**SET TASK 1:** Please list every Florence2 checkpoint named on the Florence2 model zoo page.

═════ GIVEN PASSAGE

Note

This is a community plugin, an external project maintained by its respective author. Community plugins are not part of FiftyOne core and may change independently. Please review each plugin’s documentation and license before use.

Florence2 FiftyOne Remote Model Zoo Implementation#

As of now, Florence2 only works in transformers<4.50.0#

This repository provides a FiftyOne Model Zoo implementation for Florence-2, Microsoft’s powerful multimodal model. The implementation allows seamless integration of Florence-2’s capabilities with FiftyOne’s computer vision tools.

NOTE: Due to recent changes in Transformers 4.50.0 (which are to be patched by Hugging Face) please ensure you have transformers<=4.49.0 installed before running the model

Features#

Florence-2 supports multiple vision-language tasks through this implementation:

  1. Image Captioning

    • Three detail levels: basic, detailed, and more_detailed

    • Generates natural language descriptions of images

  2. Optical Character Recognition (OCR)

    • Text extraction from images

    • Optional region-based detection with bounding boxes

  3. Object Detection

    • Multiple detection modes:

      • Standard object detection

      • Dense region captioning

      • Region proposal generation

      • Open vocabulary detection (with custom prompts)

  4. Phrase Grounding

    • Links phrases to specific regions in images

    • Requires a caption or text prompt

  5. Referring Expression Segmentation

    • Segments objects based on natural language descriptions

    • Returns polygon contours for the referenced objects

Installation#

pip install fiftyone
pip install transformers<=4.49.0

Usage#

Register and download the model (one-time setup)#


import fiftyone.zoo as foz

foz.register_zoo_model_source("https://github.com/harpreetsahota204/florence2", overwrite=True)

foz.download_zoo_model("https://github.com/harpreetsahota204/florence2", model_name="microsoft/Florence-2-base-ft")

Load the model#

model = foz.load_zoo_model(
   "microsoft/Florence-2-base-ft",
    # install_requirements=True #if you are using for the first time and need to download reuirement,
    # ensure_requirements=True #  ensure any requirements are installed before loading the model
   )

There are four available Florence2 checkpoints:

  1. microsoft/Florence-2-base - Base model

  2. microsoft/Florence-2-large - Large model

  3. microsoft/Florence-2-base-ft - Fine-tuned base model

  4. microsoft/Florence-2-large-ft - Fine-tuned large model

Usage#

Switching Between Operations#

The same model instance can be used for different operations by simply changing its properties:

Image Captioning#


model.operation = "caption"
model.detail_level = "detailed"  # Options: "basic", "detailed", "more_detailed"
dataset.apply_model(model, label_field="captions")

OCR#

model.operation = "ocr"
model.store_region_info = True # True will return detected bounding boxes, False will return just the text
dataset.apply_model(model, label_field="text_detections")

Object Detection#

Florence-2 supports four different types of detection operations, each serving a different purpose:

1. Standard Detection (detection_type="detection")#
model.operation = "detection"
model.detection_type = "detection"
dataset.apply_model(model, label_field="standard_detections")

══════════

**SET TASK 2:** Update the part of the listing that opens with its first line and closes with the line containing "88V69L215 51L177 47L161". Replace "instance_id" with "object_id", keep everything else the same, and return only those lines.

═════ DATA SHOWN

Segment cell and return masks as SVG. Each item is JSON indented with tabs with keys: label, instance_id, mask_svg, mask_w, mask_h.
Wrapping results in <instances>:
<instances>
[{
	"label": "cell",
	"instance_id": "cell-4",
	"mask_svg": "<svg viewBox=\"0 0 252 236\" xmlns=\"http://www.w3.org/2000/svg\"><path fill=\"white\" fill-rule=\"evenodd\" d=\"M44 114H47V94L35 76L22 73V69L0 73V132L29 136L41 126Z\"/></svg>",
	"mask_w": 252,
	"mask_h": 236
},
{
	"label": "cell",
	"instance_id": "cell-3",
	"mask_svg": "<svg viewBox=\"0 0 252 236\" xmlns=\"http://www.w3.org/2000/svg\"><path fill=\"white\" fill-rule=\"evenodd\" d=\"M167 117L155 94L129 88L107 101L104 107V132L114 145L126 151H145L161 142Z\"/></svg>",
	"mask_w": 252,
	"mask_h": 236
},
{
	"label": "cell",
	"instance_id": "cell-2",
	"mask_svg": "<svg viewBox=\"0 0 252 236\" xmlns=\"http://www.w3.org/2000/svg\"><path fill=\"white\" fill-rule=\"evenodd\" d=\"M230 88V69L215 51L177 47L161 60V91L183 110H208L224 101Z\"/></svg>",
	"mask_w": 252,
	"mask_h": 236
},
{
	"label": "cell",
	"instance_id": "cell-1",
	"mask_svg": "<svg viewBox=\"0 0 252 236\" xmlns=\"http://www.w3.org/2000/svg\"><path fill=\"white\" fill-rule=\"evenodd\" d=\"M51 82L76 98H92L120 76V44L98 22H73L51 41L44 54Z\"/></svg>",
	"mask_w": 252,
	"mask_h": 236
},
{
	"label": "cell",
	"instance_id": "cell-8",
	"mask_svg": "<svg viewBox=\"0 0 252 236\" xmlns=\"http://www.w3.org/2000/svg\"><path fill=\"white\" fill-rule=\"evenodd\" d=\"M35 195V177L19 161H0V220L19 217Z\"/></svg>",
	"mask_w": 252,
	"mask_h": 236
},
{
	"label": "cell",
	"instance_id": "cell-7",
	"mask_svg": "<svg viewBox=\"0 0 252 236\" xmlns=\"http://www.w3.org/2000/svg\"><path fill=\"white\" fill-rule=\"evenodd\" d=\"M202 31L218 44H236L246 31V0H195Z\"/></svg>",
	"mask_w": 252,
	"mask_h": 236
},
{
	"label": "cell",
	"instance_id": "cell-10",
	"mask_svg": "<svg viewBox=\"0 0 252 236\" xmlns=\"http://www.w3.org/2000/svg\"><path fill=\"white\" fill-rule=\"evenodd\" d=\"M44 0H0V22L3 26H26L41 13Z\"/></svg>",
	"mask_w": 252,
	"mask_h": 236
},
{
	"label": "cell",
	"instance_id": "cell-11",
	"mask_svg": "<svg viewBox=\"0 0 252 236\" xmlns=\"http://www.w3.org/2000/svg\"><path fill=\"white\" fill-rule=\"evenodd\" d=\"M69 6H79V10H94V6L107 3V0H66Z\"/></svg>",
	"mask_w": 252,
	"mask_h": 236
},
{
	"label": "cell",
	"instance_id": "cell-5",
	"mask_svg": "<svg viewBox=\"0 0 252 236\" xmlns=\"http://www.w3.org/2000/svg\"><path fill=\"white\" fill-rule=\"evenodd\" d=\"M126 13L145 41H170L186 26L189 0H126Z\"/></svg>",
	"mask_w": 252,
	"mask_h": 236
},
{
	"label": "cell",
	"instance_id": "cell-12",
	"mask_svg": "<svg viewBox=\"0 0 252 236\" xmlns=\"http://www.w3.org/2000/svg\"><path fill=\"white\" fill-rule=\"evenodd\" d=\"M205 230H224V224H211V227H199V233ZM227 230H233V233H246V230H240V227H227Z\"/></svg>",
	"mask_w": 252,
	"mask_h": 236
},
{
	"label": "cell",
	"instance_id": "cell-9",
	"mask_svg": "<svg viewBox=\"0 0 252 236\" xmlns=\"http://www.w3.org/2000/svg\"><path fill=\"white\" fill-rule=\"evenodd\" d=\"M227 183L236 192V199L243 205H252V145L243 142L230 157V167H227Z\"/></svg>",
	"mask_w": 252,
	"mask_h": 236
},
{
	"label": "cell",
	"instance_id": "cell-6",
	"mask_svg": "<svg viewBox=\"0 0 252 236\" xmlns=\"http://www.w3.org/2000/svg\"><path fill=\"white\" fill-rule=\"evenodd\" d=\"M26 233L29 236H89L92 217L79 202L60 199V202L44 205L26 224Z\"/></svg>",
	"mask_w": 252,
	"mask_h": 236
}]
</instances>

══════════

**FULL OUTPUT 1:**
microsoft/Florence-2-base
microsoft/Florence-2-large
microsoft/Florence-2-base-ft
microsoft/Florence-2-large-ft

**FULL OUTPUT 2:**
Segment cell and return masks as SVG. Each item is JSON indented with tabs with keys: label, object_id, mask_svg, mask_w, mask_h.
Wrapping results in <instances>:
<instances>
[{
	"label": "cell",
	"object_id": "cell-4",
	"mask_svg": "<svg viewBox=\"0 0 252 236\" xmlns=\"http://www.w3.org/2000/svg\"><path fill=\"white\" fill-rule=\"evenodd\" d=\"M44 114H47V94L35 76L22 73V69L0 73V132L29 136L41 126Z\"/></svg>",
	"mask_w": 252,
	"mask_h": 236
},
{
	"label": "cell",
	"object_id": "cell-3",
	"mask_svg": "<svg viewBox=\"0 0 252 236\" xmlns=\"http://www.w3.org/2000/svg\"><path fill=\"white\" fill-rule=\"evenodd\" d=\"M167 117L155 94L129 88L107 101L104 107V132L114 145L126 151H145L161 142Z\"/></svg>",
	"mask_w": 252,
	"mask_h": 236
},
{
	"label": "cell",
	"object_id": "cell-2",
	"mask_svg": "<svg viewBox=\"0 0 252 236\" xmlns=\"http://www.w3.org/2000/svg\"><path fill=\"white\" fill-rule=\"evenodd\" d=\"M230 88V69L215 51L177 47L161 60V91L183 110H208L224 101Z\"/></svg>",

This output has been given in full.